Quote word for word from the line holding "With the photograph" to the last line below, including both, and omit any pictures.

Entries shown ▸
----------

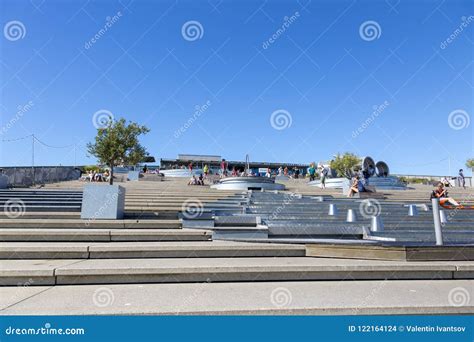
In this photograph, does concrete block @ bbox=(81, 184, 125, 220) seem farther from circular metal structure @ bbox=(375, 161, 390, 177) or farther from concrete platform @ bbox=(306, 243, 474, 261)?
circular metal structure @ bbox=(375, 161, 390, 177)

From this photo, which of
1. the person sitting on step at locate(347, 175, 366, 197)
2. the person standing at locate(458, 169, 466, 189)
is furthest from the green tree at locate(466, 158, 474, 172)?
the person sitting on step at locate(347, 175, 366, 197)

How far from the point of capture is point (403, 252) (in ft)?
16.6

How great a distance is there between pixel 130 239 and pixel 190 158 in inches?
2963

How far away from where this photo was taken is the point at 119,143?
23.5 m

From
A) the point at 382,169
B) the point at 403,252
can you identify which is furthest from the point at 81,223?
the point at 382,169

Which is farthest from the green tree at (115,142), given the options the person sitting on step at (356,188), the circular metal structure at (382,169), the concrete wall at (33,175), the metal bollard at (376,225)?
the circular metal structure at (382,169)

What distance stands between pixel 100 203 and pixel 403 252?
6.34 m

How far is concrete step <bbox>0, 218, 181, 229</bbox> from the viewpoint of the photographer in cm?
663

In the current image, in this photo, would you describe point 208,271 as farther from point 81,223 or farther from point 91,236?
point 81,223

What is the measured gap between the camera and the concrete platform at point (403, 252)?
5062 mm

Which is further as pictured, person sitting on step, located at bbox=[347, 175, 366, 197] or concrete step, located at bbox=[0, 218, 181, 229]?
person sitting on step, located at bbox=[347, 175, 366, 197]

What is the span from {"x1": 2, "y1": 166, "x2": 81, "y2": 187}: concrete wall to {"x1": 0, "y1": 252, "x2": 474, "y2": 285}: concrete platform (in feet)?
50.8

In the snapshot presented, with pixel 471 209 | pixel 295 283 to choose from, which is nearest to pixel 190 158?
pixel 471 209
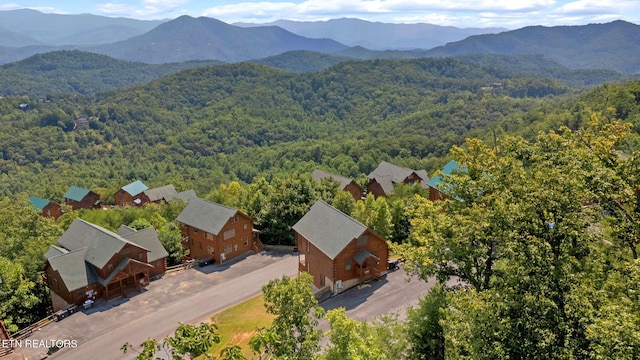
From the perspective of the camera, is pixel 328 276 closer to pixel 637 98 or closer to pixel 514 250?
pixel 514 250

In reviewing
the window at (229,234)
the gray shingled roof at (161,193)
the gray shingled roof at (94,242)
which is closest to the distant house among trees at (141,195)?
the gray shingled roof at (161,193)

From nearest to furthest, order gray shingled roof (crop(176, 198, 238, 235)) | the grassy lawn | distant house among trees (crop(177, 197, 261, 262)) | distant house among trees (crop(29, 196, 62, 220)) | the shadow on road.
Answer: the grassy lawn < the shadow on road < distant house among trees (crop(177, 197, 261, 262)) < gray shingled roof (crop(176, 198, 238, 235)) < distant house among trees (crop(29, 196, 62, 220))

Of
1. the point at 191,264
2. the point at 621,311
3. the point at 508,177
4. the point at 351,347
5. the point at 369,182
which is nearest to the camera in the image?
the point at 621,311

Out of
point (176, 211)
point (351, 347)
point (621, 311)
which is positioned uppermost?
point (621, 311)

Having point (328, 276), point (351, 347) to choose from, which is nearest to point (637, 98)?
point (328, 276)

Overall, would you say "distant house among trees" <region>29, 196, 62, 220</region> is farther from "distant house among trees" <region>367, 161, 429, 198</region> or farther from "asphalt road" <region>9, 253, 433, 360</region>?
"distant house among trees" <region>367, 161, 429, 198</region>

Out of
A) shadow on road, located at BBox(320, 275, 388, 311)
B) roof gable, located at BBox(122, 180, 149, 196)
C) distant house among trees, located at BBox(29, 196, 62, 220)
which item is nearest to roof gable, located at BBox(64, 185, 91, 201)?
distant house among trees, located at BBox(29, 196, 62, 220)

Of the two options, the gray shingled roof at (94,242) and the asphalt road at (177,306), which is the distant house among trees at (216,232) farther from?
the gray shingled roof at (94,242)
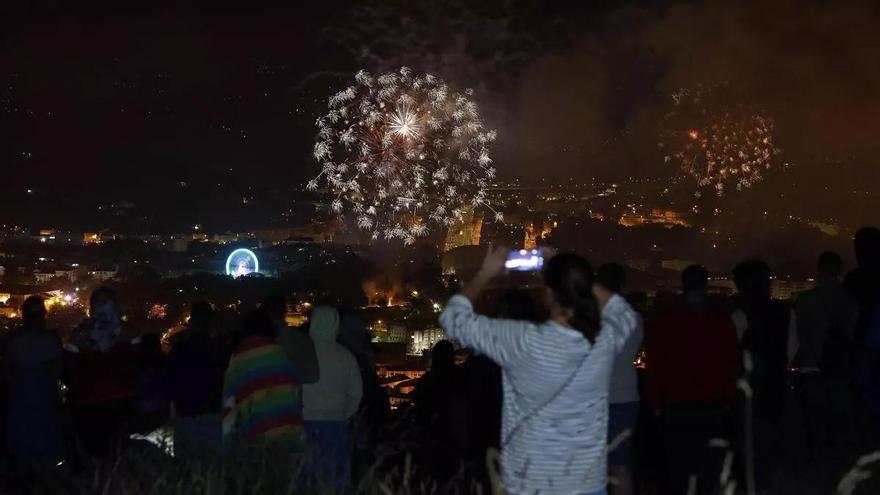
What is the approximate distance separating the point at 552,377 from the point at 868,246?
4118 mm

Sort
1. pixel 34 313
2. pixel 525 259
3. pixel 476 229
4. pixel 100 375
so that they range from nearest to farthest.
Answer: pixel 525 259 → pixel 34 313 → pixel 100 375 → pixel 476 229

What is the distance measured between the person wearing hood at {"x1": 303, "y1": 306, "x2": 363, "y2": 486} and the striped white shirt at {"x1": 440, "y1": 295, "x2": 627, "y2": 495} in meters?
2.70

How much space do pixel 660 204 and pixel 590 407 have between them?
36.0 m

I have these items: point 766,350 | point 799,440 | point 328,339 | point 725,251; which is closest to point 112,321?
point 328,339

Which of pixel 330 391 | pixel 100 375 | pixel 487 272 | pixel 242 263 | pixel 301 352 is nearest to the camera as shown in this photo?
pixel 487 272

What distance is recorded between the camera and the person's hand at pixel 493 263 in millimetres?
4309

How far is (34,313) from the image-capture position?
748cm

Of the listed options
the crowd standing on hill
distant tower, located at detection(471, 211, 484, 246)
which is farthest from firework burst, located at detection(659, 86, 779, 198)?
the crowd standing on hill

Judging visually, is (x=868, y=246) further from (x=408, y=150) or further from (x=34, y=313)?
(x=408, y=150)

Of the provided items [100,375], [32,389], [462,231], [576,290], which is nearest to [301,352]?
[100,375]

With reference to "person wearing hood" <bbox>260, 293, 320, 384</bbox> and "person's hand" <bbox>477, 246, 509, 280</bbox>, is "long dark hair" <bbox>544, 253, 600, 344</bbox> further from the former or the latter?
"person wearing hood" <bbox>260, 293, 320, 384</bbox>

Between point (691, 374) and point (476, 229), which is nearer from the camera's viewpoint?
point (691, 374)

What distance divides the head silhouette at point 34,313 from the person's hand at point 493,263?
4241 millimetres

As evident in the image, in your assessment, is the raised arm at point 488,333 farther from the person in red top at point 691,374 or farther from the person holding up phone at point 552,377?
the person in red top at point 691,374
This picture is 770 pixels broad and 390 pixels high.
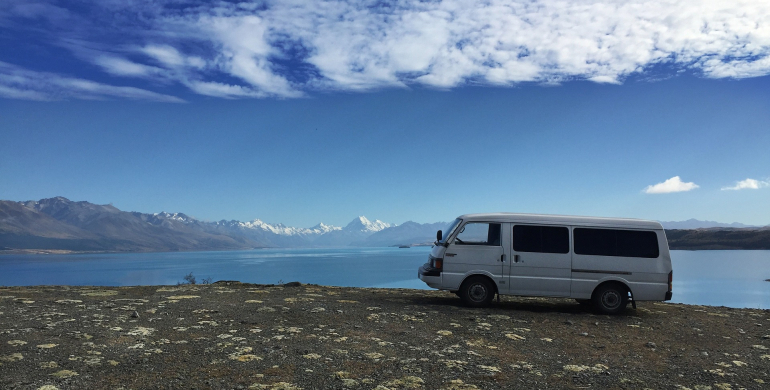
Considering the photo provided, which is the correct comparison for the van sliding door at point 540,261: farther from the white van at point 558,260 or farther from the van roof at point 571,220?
the van roof at point 571,220

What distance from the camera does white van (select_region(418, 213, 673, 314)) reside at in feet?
41.5

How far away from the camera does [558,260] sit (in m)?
12.7

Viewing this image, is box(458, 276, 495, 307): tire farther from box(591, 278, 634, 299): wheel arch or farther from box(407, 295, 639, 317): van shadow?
box(591, 278, 634, 299): wheel arch

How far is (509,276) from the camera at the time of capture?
1281 centimetres

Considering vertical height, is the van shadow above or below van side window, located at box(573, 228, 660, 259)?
below

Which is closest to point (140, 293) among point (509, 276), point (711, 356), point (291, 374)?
point (291, 374)

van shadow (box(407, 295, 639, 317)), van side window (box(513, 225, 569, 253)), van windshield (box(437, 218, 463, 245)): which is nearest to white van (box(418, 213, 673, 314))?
van side window (box(513, 225, 569, 253))

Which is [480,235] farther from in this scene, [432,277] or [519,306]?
[519,306]

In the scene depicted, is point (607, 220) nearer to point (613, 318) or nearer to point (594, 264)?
point (594, 264)

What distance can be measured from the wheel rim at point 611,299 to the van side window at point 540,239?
168 cm

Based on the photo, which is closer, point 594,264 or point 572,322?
point 572,322

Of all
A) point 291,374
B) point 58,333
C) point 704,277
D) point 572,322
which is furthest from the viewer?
point 704,277

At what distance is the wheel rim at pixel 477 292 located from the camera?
1292 centimetres

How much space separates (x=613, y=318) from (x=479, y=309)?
11.2 feet
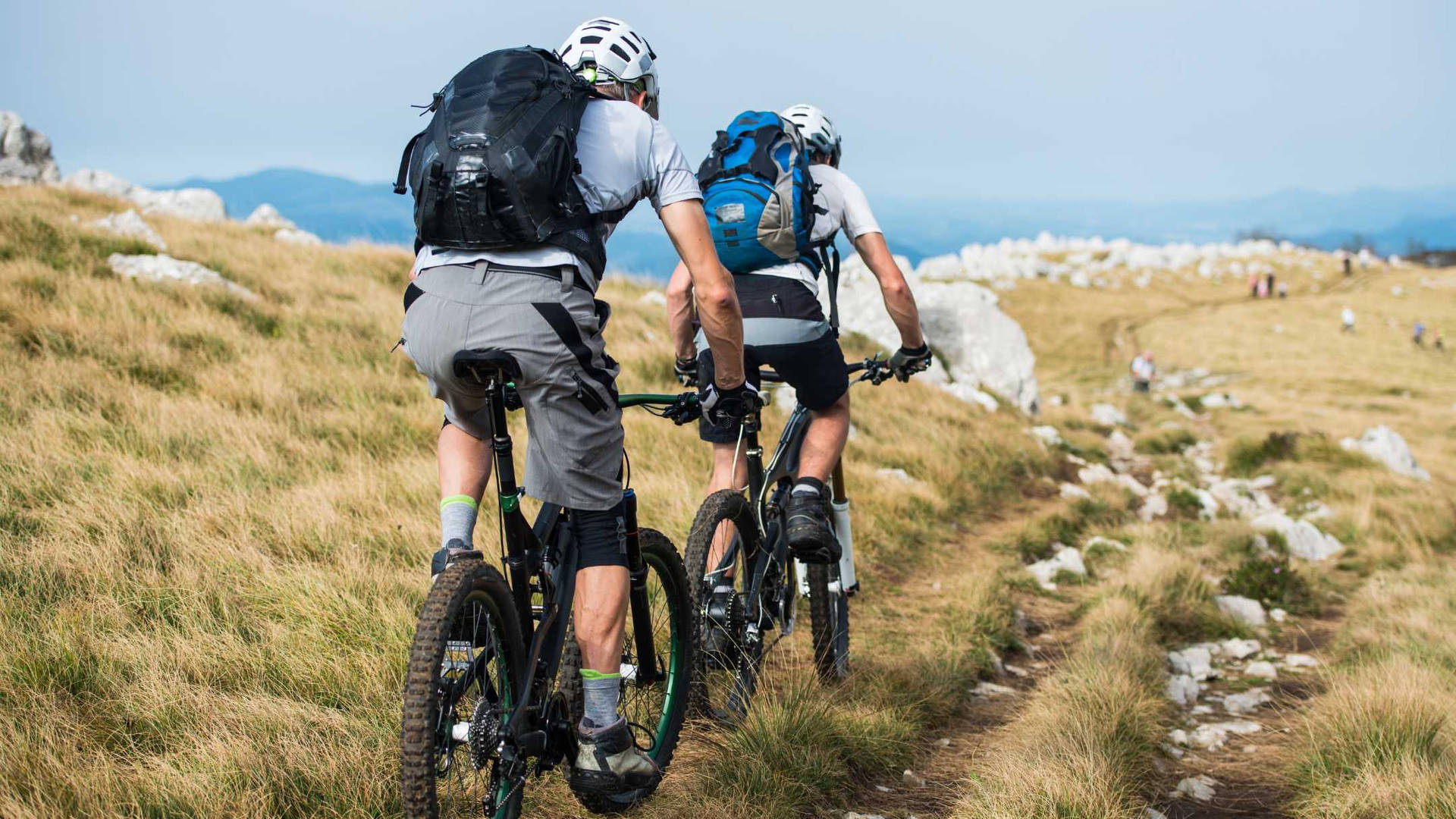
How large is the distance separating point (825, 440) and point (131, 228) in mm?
11891

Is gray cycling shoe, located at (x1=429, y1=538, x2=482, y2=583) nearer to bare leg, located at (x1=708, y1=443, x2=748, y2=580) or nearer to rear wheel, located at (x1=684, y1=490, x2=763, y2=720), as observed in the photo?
rear wheel, located at (x1=684, y1=490, x2=763, y2=720)

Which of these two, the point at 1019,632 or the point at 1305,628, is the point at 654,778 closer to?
the point at 1019,632

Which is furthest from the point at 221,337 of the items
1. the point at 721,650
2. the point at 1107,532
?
the point at 1107,532

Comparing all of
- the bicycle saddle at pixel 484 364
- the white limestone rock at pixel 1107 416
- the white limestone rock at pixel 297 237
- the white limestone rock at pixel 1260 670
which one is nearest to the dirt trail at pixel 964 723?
the white limestone rock at pixel 1260 670

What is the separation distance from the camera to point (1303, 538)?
1013 centimetres

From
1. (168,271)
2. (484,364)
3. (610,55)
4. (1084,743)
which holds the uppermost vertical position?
(610,55)

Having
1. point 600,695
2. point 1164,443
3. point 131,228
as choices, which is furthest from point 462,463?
point 1164,443

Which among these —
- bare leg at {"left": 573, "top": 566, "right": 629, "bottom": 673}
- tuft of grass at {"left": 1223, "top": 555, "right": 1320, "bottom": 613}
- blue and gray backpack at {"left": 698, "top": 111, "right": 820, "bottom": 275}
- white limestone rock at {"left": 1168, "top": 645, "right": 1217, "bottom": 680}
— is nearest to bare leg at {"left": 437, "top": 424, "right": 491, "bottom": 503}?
bare leg at {"left": 573, "top": 566, "right": 629, "bottom": 673}

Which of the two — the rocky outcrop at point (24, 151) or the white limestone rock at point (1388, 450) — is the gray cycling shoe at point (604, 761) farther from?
the rocky outcrop at point (24, 151)

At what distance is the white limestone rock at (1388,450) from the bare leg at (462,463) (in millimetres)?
16637

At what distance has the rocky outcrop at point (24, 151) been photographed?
77.8ft

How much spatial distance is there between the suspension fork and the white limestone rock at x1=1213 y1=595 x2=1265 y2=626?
5595 mm

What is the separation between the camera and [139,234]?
12.2 metres

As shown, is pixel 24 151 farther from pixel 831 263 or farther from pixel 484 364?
pixel 484 364
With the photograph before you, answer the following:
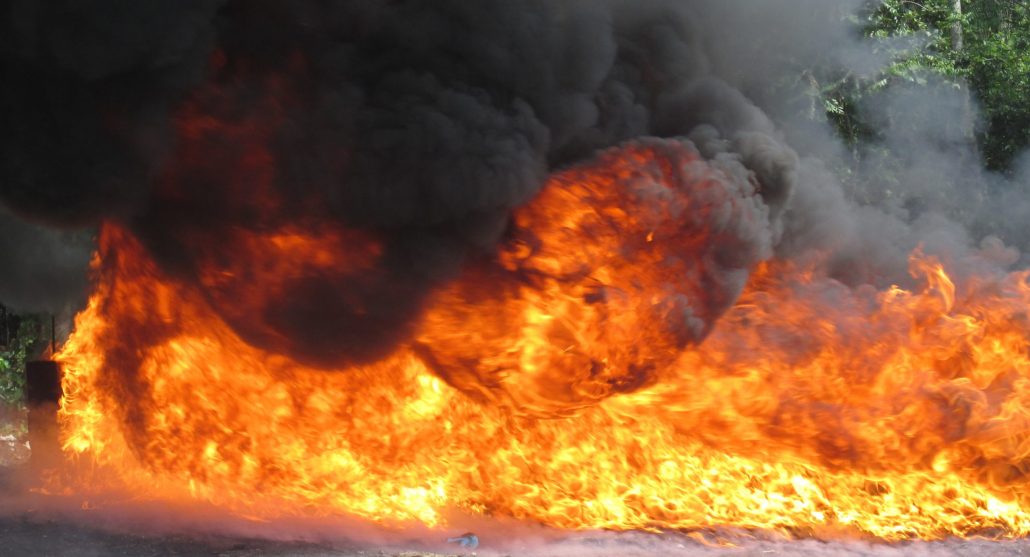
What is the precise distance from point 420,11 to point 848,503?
5.64 meters

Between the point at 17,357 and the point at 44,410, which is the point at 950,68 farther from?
the point at 17,357

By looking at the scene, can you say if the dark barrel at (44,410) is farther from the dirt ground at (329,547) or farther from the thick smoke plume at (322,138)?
the thick smoke plume at (322,138)

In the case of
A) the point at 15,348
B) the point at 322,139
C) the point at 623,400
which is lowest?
the point at 623,400

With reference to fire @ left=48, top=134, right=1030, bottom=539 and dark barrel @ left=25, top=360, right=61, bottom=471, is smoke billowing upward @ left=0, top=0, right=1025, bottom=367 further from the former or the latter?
dark barrel @ left=25, top=360, right=61, bottom=471

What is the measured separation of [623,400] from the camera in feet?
27.9

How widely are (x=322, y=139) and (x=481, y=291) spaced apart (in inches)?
64.9

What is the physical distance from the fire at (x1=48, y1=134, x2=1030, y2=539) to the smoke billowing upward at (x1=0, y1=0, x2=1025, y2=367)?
10.3 inches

----------

Result of the exercise ▸
With the photograph before you, answer the following:
What is the precise distance from point 420,11 to point 848,503?
5.64 meters

Between the point at 17,357 and the point at 44,410, which is the point at 950,68 farther from?
the point at 17,357

By looking at the scene, can you say if the dark barrel at (44,410) is farther from the dirt ground at (329,547) or farther from the thick smoke plume at (322,138)?
the thick smoke plume at (322,138)

In the case of
A) the point at 15,348
B) the point at 322,139
C) the point at 623,400
which is lowest?
the point at 623,400

With reference to fire @ left=48, top=134, right=1030, bottom=539 and dark barrel @ left=25, top=360, right=61, bottom=471, is smoke billowing upward @ left=0, top=0, right=1025, bottom=367 further from the former or the latter?
dark barrel @ left=25, top=360, right=61, bottom=471

What is the measured separation of [623,400] from the camera in feet?
27.9

How widely are (x=322, y=139) and (x=481, y=291) spaced apart (in inches)?
64.9

What is the physical distance from the fire at (x1=48, y1=134, x2=1030, y2=539) to the smoke billowing upward at (x1=0, y1=0, x2=1025, y2=367)?
10.3 inches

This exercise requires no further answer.